TASK GOAL –
Find how many lines in the material contain "camera"; your answer should be that number alone.

SOURCE DATA –
----
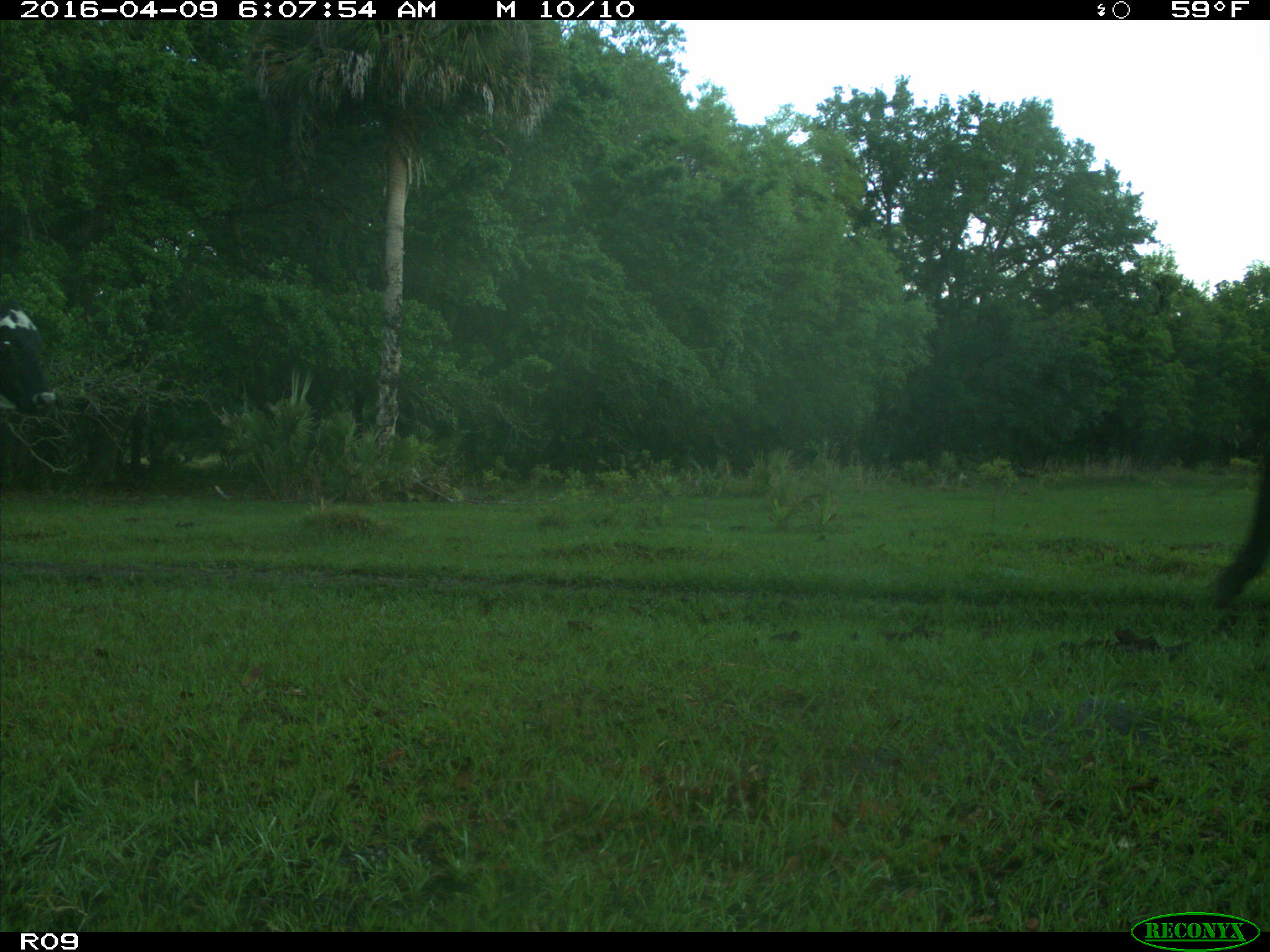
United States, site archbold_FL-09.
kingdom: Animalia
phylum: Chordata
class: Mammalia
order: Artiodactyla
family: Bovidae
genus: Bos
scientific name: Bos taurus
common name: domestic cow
----
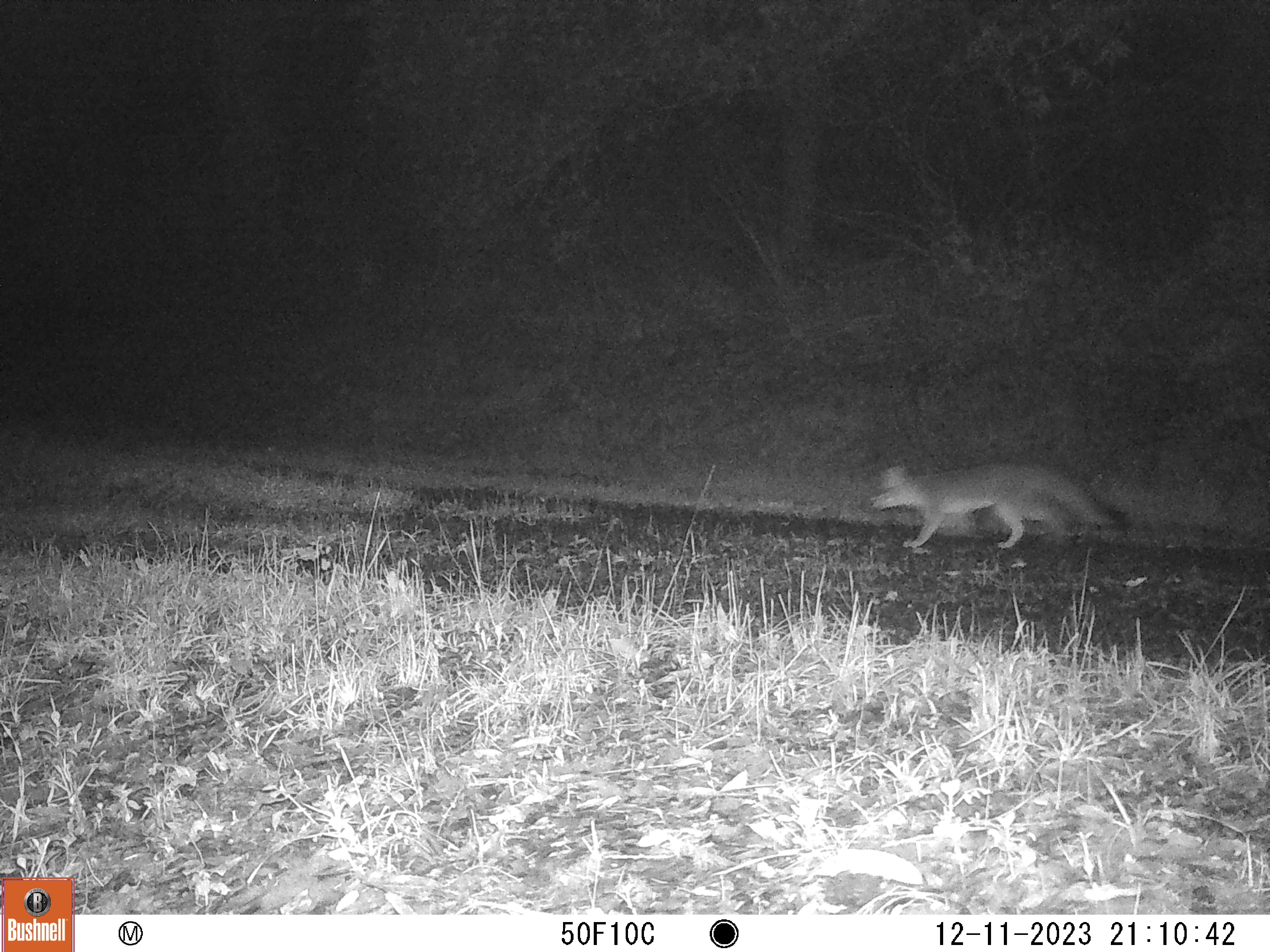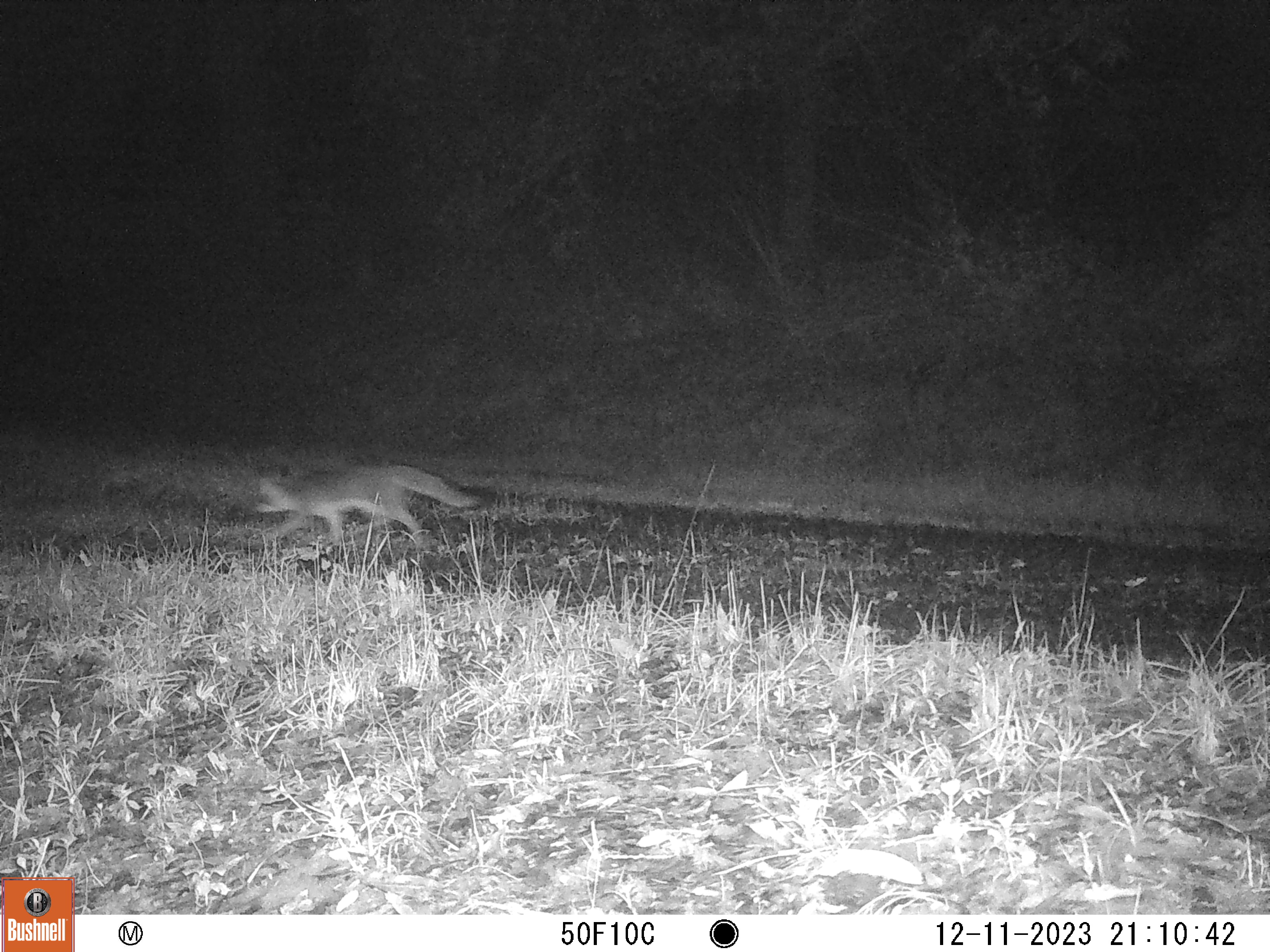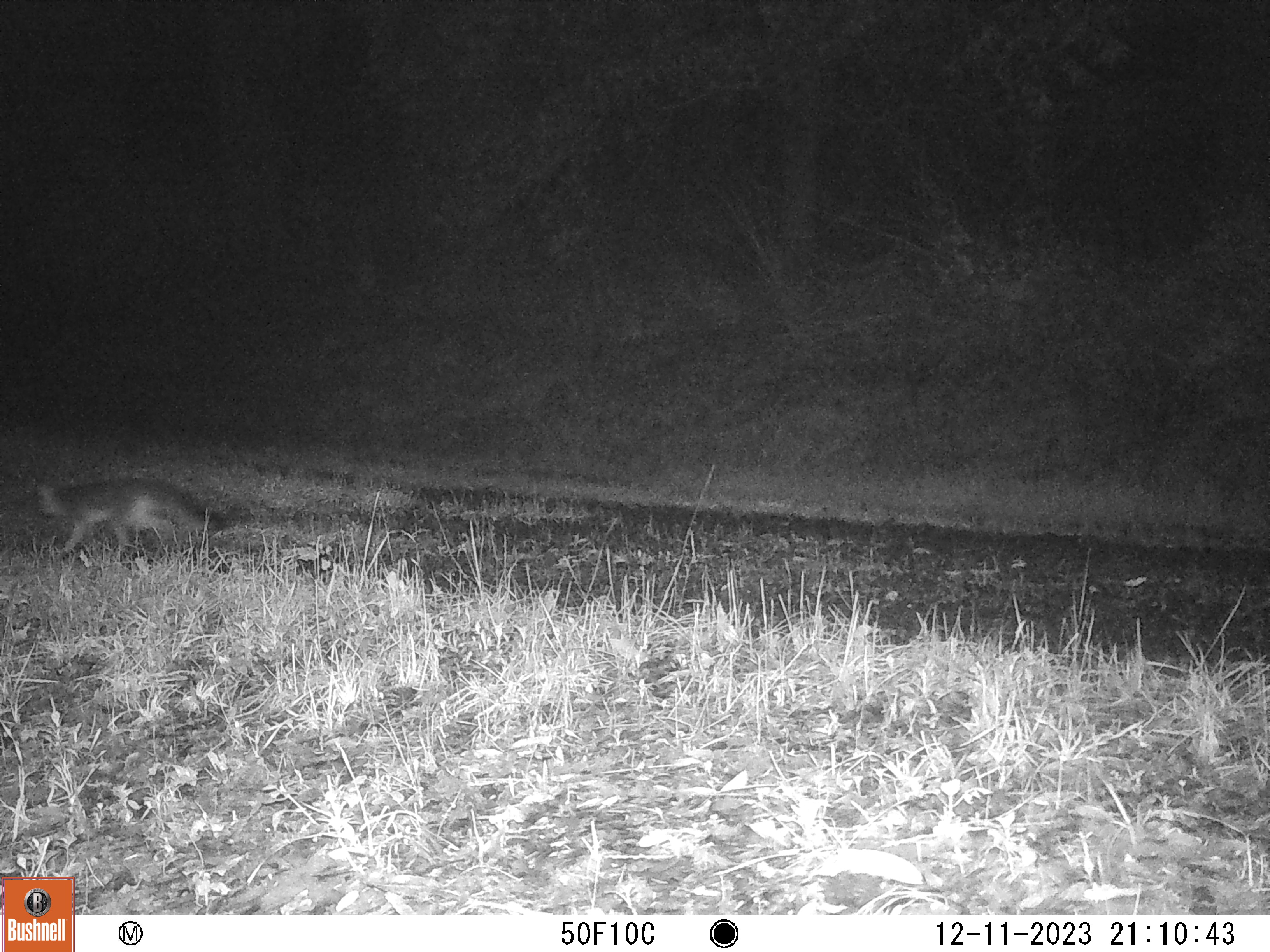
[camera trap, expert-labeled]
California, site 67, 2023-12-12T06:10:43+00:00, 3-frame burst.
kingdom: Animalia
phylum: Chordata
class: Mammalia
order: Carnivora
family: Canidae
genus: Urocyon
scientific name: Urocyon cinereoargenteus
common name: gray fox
----
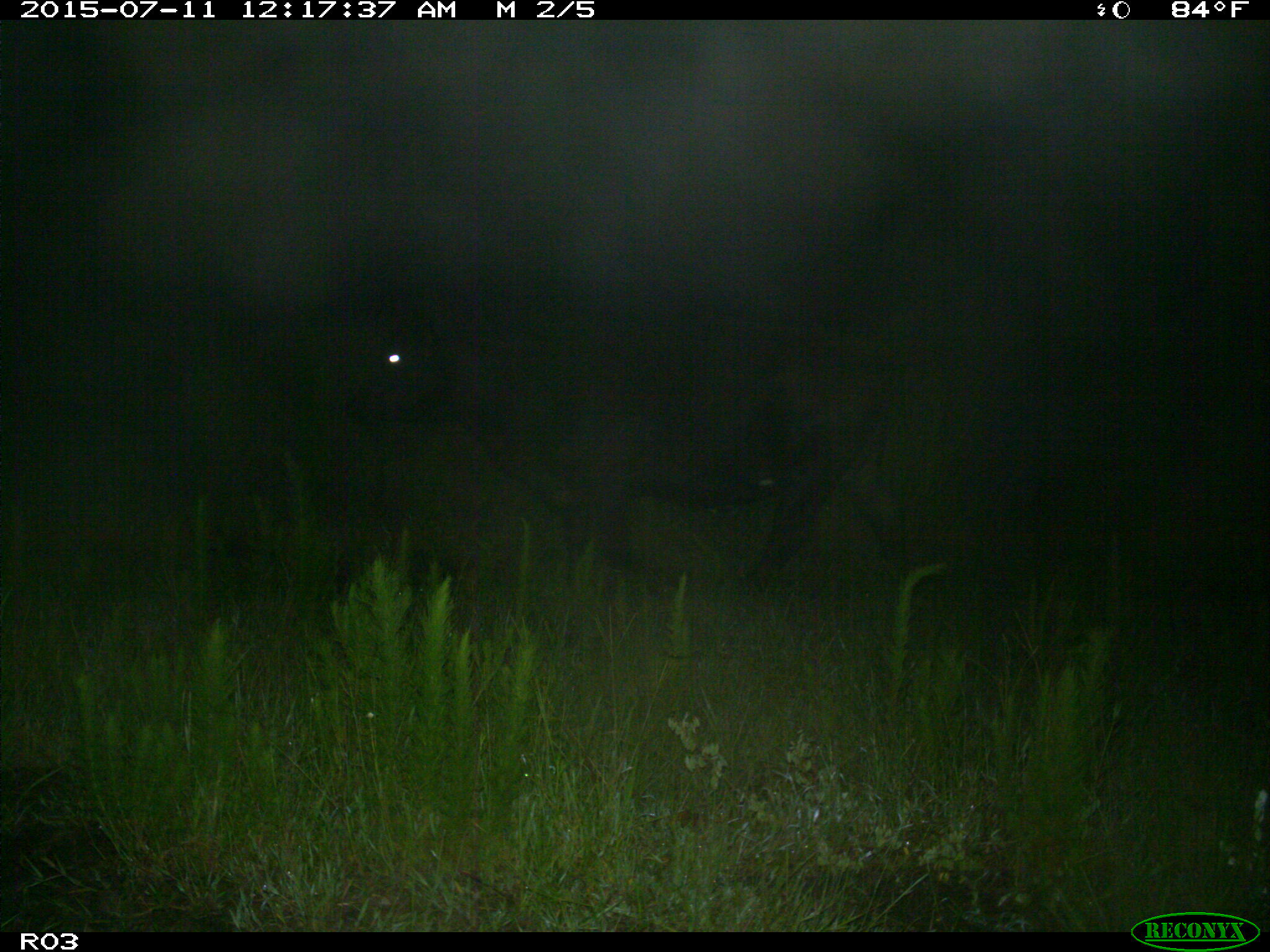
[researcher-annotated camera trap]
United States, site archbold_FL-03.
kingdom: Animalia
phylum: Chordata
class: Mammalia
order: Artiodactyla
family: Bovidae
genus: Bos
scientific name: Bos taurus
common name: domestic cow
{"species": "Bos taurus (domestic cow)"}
----
EXERCISE SOLUTION –
2